» Document text:
- - - - -
Bond Ladder – Elements 9

Bond Ladder

This post is part of the Elements series, a Periodic Table of all the Investing Elements that you need to take control of your financial life. You can find the rest of the posts here.

Bond Ladder

What is it?

A bond ladder is a portfolio of bonds spaced out over time so as to protect the investor from:

  • interest rate risk (through diversification of redemption dates) and
  • credit risk (through diversification of issuers).

What kind of element is it?

Bonds Ladders are financial assets that you own.

Who needs it?

This depends on your perspective.

Everybody needs some degree of diversification away from stocks, and for most people, bonds will be the main alternative.

At certain times – such as today, when bonds are at the end of 30-year bull market, and interest rates may be about to rise – bonds may not appear to be so attractive.

Some investors might prefer to hold cash as a useful alternative to bonds.

If you are interested in holding bonds, bond ladders are one of the safest way to approach them.

What comes before it?
- - - - -
(Records of questions based on scenes)
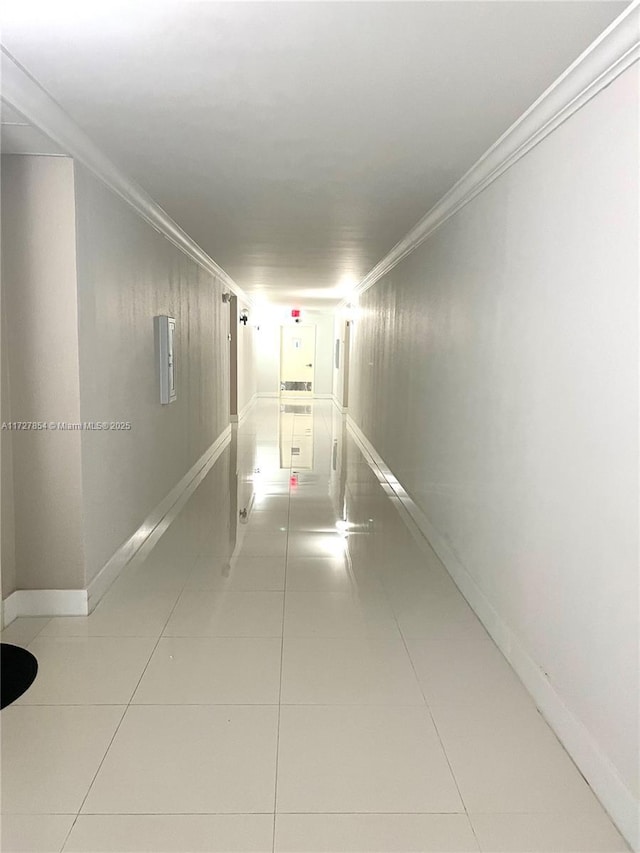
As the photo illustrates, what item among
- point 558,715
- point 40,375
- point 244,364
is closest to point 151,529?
point 40,375

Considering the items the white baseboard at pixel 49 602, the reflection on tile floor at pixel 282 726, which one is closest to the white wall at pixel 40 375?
the white baseboard at pixel 49 602

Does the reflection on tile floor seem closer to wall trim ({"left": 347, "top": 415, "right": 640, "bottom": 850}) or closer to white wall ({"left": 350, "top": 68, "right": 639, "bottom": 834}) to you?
wall trim ({"left": 347, "top": 415, "right": 640, "bottom": 850})

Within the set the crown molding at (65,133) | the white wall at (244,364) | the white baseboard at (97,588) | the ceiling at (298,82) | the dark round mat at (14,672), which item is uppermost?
the ceiling at (298,82)

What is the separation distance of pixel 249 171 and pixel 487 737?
307 centimetres

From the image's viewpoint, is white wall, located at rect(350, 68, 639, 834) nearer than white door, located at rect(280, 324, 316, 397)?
Yes

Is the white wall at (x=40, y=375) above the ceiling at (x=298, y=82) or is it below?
below

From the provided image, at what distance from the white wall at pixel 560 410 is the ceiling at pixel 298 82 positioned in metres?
0.30

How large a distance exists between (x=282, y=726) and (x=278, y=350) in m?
15.4

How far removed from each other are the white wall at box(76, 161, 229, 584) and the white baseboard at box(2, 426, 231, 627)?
80 mm

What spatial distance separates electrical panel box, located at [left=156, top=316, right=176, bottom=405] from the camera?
508 centimetres

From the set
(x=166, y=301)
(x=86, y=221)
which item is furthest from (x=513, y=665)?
(x=166, y=301)

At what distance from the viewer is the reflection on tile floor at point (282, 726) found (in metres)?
1.99

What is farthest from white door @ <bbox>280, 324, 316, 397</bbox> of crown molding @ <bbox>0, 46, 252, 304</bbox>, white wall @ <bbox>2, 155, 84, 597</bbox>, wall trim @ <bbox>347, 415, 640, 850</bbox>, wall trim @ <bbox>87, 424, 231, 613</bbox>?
white wall @ <bbox>2, 155, 84, 597</bbox>

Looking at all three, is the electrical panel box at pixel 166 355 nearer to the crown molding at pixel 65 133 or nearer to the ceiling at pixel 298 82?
the crown molding at pixel 65 133
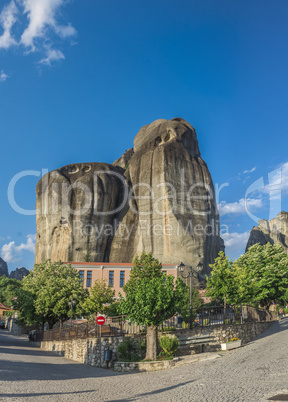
- - - - -
» Tasks to perform:
(A) Copy the part of the bond ladder post that begins at the words "What is it?" and ends after the words "diversification of issuers).".
(B) Write what follows in the post on bond ladders, picking up after its last line.

» The replies:
(A)
What is it?

A bond ladder is a portfolio of bonds spaced out over time so as to protect the investor from:

  • interest rate risk (through diversification of redemption dates) and
  • credit risk (through diversification of issuers).

(B)
Like all investments, you need a plan, a budget and some financial statements.

You’ll also need to pay off your own debts and build up an emergency cash fund.

And since the primary purpose of a bond ladder is to diversify away from equities, you should have already invested in stocks.

What comes after it?

With a portfolio made up of stocks, cash and bonds, you have the basics in place.

You can reduce the volatility of your portfolio still further by adding other asset classes such as Private Equity, Hedge Funds, FX, Gold and other commodities.

The other major asset class to consider is Property, both as a diversifier, and as a place to live.

What age do you need it from?

For your entire investing career, so ideally from age 25.

What age do you need it until?

Until you decide to convert your investment portfolio into the income from an annuity, if you ever do this.

  • So not until age 75 at the earliest.

How much does it cost?

How much you will pay for a bond depends on how you buy it.

  • UK government bonds (known as gilts) can be bought directly, and very cheaply, from the National Savings and Investments office (NS&I).
  • More normally you would buy a bond through a stockbroker, paying the regular commission.

What’s in it?

A bond ladder is a series of bonds spread out through time – each of the bonds in the ladder will mature at a different point in the future.

  • You stagger the maturities so that the proceeds can be reinvested at regular intervals.
  • Each of the holdings usually has the same weight in the portfolio.

Let’s say that your portfolio is large enough to fit ten bonds (at a deal size where commissions aren’t too painful).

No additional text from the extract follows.